“One of the best aspects of research is the excitement of discovery, being the first person in the world to know a small detail about the system you’re studying,” says Jeffrey Mugridge, Ph.D., an assistant professor of chemistry and biochemistry at the University of Delaware in Newark. We talked with Dr. Mugridge about how a pet store job sparked his early interest in science, why he decided to change his career trajectory after graduate school, and what he believes is key to being a successful researcher.
Q: How did you first become interested in science?
A: My strong interest in science didn’t develop until I was in high
school—I wasn’t one of those kids who had a chemistry set or a deep love for dinosaurs or anything like that. But in high school, I worked in a pet store, where I learned a lot about aquarium science, including the ins and outs of managing water chemistry to keep fish alive. I also had a fantastic chemistry teacher who really helped me foster a love for the field.
Q: What path did your career take after high school?
A: After high school, I attended the University of Chicago to study chemistry. There, I worked in the lab of Michael Hopkins, Ph.D., on a project to synthesize organometallic molecules—molecules that contain a bond between a carbon atom and a metal. I then moved to California to pursue my Ph.D. at the University of California, Berkeley. Under the mentorship of Kenneth Raymond, Ph.D., and Robert Bergman, Ph.D., I studied the chemistry of synthetic host-guest complexes, where a “host” molecule envelops the smaller “guest” molecule within its hollow center. Host molecules will only allow very specific guest molecules into their “cages,” and once inside the cage, the guest molecule may react differently than if it were free. My Ph.D. project was dedicated to understanding how host molecules recognize a compatible guest molecule and how encapsulation of the guest molecule changes its chemical and physical properties.

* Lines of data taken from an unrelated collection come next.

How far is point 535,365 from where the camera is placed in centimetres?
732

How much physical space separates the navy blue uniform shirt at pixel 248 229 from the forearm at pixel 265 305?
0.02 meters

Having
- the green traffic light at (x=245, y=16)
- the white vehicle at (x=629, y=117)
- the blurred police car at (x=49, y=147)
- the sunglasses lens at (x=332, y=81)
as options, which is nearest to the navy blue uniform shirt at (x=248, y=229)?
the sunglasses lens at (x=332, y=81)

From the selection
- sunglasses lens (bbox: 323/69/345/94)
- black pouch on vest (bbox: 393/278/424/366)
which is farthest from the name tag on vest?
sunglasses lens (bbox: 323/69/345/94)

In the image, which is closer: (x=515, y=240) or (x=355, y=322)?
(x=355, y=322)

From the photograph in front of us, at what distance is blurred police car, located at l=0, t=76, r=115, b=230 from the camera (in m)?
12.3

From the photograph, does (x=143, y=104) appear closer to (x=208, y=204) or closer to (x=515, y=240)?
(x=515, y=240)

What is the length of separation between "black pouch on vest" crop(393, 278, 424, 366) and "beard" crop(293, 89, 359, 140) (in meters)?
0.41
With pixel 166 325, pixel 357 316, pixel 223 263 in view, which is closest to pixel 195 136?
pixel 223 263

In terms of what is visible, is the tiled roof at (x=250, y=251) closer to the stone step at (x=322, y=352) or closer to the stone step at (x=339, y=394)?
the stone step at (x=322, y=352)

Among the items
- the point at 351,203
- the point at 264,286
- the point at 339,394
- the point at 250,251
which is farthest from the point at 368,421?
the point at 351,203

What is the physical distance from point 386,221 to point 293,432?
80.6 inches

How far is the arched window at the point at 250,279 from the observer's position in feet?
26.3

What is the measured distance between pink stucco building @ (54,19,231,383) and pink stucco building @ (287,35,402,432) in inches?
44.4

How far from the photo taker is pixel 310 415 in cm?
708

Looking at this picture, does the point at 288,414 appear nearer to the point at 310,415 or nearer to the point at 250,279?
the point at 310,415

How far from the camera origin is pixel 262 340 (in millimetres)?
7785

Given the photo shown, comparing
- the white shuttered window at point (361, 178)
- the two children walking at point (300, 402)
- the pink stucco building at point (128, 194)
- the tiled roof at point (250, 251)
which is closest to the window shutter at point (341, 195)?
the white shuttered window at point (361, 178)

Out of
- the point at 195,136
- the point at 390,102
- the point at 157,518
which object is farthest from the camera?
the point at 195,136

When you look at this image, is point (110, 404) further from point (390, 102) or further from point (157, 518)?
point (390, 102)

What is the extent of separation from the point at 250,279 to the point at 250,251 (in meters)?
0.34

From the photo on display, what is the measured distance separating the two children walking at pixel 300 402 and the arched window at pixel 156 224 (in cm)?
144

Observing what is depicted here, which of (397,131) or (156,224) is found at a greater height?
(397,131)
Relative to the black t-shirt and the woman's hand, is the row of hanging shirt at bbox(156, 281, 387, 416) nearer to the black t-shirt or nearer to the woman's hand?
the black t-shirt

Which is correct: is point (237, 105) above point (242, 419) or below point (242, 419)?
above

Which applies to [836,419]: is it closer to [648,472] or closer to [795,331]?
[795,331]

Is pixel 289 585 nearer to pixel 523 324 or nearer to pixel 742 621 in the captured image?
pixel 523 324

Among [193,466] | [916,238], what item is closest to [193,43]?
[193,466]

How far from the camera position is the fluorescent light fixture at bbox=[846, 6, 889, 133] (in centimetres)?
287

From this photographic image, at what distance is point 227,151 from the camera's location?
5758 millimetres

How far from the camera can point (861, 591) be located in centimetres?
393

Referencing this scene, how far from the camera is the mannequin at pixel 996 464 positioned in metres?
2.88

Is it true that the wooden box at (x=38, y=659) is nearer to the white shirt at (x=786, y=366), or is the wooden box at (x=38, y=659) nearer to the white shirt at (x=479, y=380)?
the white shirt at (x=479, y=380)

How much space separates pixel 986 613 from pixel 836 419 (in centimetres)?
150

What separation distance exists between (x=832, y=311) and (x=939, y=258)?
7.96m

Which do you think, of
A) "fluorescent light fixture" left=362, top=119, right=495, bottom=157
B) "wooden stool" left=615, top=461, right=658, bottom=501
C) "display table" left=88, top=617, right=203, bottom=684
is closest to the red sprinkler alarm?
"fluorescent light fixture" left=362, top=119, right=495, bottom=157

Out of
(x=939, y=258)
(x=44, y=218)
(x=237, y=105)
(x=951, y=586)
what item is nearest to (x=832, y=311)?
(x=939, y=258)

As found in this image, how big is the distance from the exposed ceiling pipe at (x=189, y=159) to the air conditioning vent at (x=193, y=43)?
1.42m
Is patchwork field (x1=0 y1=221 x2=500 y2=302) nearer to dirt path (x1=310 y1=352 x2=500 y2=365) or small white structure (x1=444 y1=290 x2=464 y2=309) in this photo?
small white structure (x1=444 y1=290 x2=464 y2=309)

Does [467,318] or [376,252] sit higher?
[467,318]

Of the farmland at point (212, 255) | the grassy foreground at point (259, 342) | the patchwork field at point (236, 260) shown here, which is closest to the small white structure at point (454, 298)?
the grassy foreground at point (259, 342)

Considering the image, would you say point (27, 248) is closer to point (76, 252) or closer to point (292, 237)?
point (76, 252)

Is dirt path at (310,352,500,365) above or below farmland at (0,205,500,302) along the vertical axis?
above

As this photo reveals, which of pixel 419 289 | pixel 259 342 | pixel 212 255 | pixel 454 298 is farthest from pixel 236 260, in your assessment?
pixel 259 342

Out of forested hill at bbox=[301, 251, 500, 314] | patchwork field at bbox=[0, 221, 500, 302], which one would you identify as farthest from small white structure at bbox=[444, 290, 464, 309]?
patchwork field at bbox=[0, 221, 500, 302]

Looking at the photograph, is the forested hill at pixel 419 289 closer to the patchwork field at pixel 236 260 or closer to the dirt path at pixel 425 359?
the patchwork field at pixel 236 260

We often turned to biology to help us understand host-guest chemistry because similar recognition events happen throughout the biological world—for example, enzymes recognizing their substrates. I became very interested in understanding molecular recognition in more complicated biological systems, so after my Ph.D., I decided to leave the field of chemistry to study biochemistry and structural biology with John Gross, Ph.D., at the University of California, San Francisco (UCSF), as a postdoctoral researcher. mRNA molecules are the templates a cell uses to build proteins, and they have “caps” that protect them from degradation. My work at UCSF showed at the atomic level how the mRNA-decapping complex recognizes and removes the cap to trigger mRNA degradation and control protein production.
Q: Did you find the transition to a new field to be difficult?
A: Changing fields was hard—I didn’t take many biochemistry classes while I was an undergrad, so I had to read a lot to learn the basics of biochemistry. I also had to learn a whole new set of lab techniques. It almost felt like I was starting over, but Dr. Gross was very supportive and understanding of my transition because he’d made a similar switch earlier in his own career.
I haven’t completely transitioned away from chemistry, though. I’m in a unique position now where I can use my chemistry background and training to help answer our more biologically focused research questions.
Q: What does your lab study?
A: My lab is trying to understand how different RNA-modifying enzymes work at the atomic level. The addition of a cap is only one of the many ways that an RNA molecule can be modified after it’s transcribed. These modifications are important to all stages of an RNA molecule’s life, including overall stability, processing, splicing, export from the nucleus to the cytoplasm, shape, and translation. We’re working to understand the specifics of how the enzymes that add or remove these modifications, called RNA-modifying enzymes, work.
One class of RNA-modifying enzymes we study is called m6A-erasers. m6A is a modification that alters an mRNA molecule’s stability and function—for example, the change in how quickly the mRNA is degraded or the rate at which it’s translated into protein. We’re working to understand how m6A-eraser enzymes identify and remove specific m6A modifications on RNA. Because m6A-erasers become overactive in some cancers, understanding how these enzymes work may help other researchers identify new cancer treatments.
Q: What goals do you have for your research and career?
A: I really hope to define the detailed mechanisms of how these enzymes work on different RNA modifications and provide new information about fundamental RNA biology that could have an impact on human health.
I also hope to continue to train the next generation of scientists the best I can and to teach them to think about scientific problems carefully and creatively. I want to build an inclusive lab environment that supports students with diverse voices and backgrounds as they embark on their own scientific journeys.
Q: What advice would you give students who are interested in pursuing a career in science?
A: Being persistent may be the most important part of a successful scientific career. And one of the tricks to being persistent in science is to choose a topic that you’re really excited about and find a lab and advisor that will strongly support you and your needs.
Dr. Mugridge’s work is supported by the NIGMS Maximizing Investigators’ Research Award program through grant R35GM143000. Previously, Dr. Mugridge was supported by the Ruth L. Kirschstein National Research Service Award Individual Postdoctoral Fellowship program through grant F32GM105313 and the NIGMS Centers of Biomedical Research Excellence program through grant P20GM104316.